* DATASET CONTENT:
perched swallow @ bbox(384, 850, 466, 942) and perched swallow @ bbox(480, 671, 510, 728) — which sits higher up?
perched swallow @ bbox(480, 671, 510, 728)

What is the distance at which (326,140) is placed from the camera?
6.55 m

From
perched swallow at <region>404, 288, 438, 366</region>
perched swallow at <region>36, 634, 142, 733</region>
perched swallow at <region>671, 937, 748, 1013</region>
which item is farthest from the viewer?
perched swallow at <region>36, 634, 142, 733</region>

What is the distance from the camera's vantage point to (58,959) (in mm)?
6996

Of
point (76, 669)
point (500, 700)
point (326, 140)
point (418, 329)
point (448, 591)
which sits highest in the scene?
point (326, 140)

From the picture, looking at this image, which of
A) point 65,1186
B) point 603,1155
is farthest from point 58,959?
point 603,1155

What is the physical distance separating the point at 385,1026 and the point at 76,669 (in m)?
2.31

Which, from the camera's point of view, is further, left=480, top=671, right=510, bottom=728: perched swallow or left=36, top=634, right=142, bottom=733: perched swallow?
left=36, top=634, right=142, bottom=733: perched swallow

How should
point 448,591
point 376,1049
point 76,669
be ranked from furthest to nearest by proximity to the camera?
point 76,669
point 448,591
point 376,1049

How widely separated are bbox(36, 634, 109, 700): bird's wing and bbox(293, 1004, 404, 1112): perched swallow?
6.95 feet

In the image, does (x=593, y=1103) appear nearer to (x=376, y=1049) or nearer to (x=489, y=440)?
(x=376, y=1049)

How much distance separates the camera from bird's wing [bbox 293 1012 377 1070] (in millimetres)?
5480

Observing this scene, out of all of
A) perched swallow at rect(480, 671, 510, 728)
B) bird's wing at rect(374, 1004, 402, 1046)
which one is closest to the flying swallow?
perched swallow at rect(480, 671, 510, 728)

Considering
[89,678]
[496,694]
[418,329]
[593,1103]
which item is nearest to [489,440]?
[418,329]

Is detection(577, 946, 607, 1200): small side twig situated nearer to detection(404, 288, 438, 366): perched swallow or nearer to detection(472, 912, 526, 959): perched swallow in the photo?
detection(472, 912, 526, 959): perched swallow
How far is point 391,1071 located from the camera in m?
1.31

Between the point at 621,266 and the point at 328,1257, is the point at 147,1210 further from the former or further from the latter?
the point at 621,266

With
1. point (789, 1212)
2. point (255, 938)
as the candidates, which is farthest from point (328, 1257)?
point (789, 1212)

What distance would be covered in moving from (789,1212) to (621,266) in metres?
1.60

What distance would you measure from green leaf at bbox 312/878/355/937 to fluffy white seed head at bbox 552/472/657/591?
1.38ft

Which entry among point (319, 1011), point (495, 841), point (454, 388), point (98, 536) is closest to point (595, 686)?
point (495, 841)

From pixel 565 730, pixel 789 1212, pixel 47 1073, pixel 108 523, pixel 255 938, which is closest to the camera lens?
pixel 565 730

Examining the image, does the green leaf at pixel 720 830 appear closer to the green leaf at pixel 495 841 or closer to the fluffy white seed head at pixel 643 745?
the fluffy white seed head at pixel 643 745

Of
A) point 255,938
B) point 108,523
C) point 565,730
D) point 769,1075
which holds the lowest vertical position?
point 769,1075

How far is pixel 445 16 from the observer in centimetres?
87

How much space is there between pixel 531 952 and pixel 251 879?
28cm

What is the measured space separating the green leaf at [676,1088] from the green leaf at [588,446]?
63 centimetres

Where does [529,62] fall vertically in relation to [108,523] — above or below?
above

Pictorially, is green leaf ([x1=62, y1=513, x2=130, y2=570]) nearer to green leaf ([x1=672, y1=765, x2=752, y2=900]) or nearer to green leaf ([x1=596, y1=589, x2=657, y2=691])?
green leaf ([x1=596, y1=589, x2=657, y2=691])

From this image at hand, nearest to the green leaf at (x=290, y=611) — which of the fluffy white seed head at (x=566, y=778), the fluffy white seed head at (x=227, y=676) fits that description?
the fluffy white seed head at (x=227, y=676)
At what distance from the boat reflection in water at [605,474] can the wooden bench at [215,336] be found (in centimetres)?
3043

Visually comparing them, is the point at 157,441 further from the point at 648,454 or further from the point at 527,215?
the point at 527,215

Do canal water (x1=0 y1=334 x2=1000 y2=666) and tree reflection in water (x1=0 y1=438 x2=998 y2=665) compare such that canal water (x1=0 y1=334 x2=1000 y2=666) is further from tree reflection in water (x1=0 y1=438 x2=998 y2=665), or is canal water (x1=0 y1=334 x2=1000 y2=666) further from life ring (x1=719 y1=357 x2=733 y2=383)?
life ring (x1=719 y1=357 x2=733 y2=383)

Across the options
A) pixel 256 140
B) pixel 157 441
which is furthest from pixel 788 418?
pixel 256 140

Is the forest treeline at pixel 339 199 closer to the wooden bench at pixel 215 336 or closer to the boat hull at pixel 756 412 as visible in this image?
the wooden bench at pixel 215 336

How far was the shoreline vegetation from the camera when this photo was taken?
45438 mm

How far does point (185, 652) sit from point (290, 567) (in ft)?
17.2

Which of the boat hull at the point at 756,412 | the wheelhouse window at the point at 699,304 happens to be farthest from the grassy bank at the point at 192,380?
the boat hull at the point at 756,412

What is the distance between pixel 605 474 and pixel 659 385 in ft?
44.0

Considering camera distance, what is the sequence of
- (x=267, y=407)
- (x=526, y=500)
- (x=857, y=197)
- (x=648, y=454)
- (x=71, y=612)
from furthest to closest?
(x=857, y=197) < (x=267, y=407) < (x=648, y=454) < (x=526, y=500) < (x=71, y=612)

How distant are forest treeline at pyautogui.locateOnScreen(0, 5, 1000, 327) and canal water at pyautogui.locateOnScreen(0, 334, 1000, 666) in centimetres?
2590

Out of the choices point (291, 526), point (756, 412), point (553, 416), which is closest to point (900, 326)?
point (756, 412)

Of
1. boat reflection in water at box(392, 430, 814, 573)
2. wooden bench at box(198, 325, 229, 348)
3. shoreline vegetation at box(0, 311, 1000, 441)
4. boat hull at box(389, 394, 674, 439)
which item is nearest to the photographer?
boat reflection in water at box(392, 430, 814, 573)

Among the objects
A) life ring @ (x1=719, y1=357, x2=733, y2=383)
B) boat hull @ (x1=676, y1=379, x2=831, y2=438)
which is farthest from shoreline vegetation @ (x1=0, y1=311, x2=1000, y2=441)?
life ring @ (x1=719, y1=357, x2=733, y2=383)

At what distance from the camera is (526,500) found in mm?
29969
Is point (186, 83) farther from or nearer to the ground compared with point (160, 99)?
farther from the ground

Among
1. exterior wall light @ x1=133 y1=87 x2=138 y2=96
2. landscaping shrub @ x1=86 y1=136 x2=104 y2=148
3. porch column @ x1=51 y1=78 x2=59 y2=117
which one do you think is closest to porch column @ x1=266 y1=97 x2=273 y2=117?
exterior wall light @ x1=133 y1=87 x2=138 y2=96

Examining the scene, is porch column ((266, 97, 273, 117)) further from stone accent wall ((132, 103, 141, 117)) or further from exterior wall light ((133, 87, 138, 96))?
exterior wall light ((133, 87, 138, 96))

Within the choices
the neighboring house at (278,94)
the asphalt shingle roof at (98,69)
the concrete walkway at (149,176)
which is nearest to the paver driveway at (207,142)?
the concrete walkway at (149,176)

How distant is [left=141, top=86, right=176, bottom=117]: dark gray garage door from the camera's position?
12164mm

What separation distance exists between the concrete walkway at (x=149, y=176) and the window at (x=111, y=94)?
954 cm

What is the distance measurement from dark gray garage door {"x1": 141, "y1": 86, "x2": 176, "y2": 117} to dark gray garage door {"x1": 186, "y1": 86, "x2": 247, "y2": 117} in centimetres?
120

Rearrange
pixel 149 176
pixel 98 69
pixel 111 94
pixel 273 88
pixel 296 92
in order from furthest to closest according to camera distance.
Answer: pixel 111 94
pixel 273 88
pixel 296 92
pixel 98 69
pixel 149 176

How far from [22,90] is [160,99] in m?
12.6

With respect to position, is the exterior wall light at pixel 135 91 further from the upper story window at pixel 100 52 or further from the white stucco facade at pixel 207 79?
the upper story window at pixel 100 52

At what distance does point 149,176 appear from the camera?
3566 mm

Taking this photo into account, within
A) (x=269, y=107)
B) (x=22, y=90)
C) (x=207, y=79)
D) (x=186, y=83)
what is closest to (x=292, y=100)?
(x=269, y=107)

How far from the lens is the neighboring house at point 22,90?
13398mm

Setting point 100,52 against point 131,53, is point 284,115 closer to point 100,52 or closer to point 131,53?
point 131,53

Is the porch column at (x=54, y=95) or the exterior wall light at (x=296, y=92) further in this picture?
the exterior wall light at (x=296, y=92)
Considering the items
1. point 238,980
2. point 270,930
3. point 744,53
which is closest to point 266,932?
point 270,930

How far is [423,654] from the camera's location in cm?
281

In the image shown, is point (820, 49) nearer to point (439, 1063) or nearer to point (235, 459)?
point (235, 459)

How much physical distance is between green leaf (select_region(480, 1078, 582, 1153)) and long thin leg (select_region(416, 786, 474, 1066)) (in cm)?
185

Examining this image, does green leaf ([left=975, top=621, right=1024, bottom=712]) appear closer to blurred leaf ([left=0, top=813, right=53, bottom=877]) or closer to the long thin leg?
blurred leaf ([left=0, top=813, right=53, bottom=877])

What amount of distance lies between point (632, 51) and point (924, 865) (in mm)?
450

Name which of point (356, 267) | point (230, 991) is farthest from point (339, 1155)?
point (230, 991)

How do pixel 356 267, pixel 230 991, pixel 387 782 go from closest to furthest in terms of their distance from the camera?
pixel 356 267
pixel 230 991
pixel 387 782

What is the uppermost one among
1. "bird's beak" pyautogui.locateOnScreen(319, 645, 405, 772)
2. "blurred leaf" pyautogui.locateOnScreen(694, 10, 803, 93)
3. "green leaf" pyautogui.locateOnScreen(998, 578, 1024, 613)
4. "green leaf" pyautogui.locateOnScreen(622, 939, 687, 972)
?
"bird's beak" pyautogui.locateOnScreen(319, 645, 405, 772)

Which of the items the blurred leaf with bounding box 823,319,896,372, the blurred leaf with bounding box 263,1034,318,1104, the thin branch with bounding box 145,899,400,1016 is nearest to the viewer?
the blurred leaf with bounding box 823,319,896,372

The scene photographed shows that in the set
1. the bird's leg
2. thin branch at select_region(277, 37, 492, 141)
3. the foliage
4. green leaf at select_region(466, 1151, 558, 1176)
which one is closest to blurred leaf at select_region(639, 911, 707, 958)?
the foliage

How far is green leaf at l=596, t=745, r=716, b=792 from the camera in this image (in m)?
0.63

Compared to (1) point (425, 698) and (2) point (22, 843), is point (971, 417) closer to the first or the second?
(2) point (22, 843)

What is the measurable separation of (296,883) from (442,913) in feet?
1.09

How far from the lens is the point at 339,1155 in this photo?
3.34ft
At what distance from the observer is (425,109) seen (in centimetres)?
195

* PROBLEM REQUIREMENTS: Reproduce exactly, with nothing added, the lines from the one that contains "Examining this image, does" to the end of the data.

* ANSWER TO THIS PROBLEM:
Examining this image, does green leaf ([left=975, top=621, right=1024, bottom=712]) appear closer to blurred leaf ([left=0, top=813, right=53, bottom=877]) or closer to the long thin leg?
blurred leaf ([left=0, top=813, right=53, bottom=877])

What amount of distance lies between point (632, 51) and point (924, 865) (in mm)?
450

Name which of point (356, 267) | point (230, 991) is farthest from point (339, 1155)?
point (230, 991)

How do pixel 356 267, pixel 230 991, pixel 387 782 go from closest to furthest in terms of their distance from the camera?
pixel 356 267
pixel 230 991
pixel 387 782

What is the uppermost one among
1. "bird's beak" pyautogui.locateOnScreen(319, 645, 405, 772)
2. "blurred leaf" pyautogui.locateOnScreen(694, 10, 803, 93)
3. "green leaf" pyautogui.locateOnScreen(998, 578, 1024, 613)
4. "green leaf" pyautogui.locateOnScreen(622, 939, 687, 972)
?
"bird's beak" pyautogui.locateOnScreen(319, 645, 405, 772)

Which of the items the blurred leaf with bounding box 823,319,896,372, the blurred leaf with bounding box 263,1034,318,1104, the thin branch with bounding box 145,899,400,1016 is nearest to the viewer?
the blurred leaf with bounding box 823,319,896,372

The scene photographed shows that in the set
1. the bird's leg
2. thin branch at select_region(277, 37, 492, 141)
3. the foliage
4. green leaf at select_region(466, 1151, 558, 1176)
which one is closest to blurred leaf at select_region(639, 911, 707, 958)?
the foliage

How far is green leaf at l=596, t=745, r=716, b=792 from the camera in this image (in m)?
0.63

Compared to (1) point (425, 698) and (2) point (22, 843), is point (971, 417) closer to the first or the second?
(2) point (22, 843)

What is the measurable separation of (296,883) from (442,913) in feet?
1.09

How far from the lens is the point at 339,1155 in this photo?
3.34ft
At what distance from the observer is (425,109) seen (in centimetres)?
195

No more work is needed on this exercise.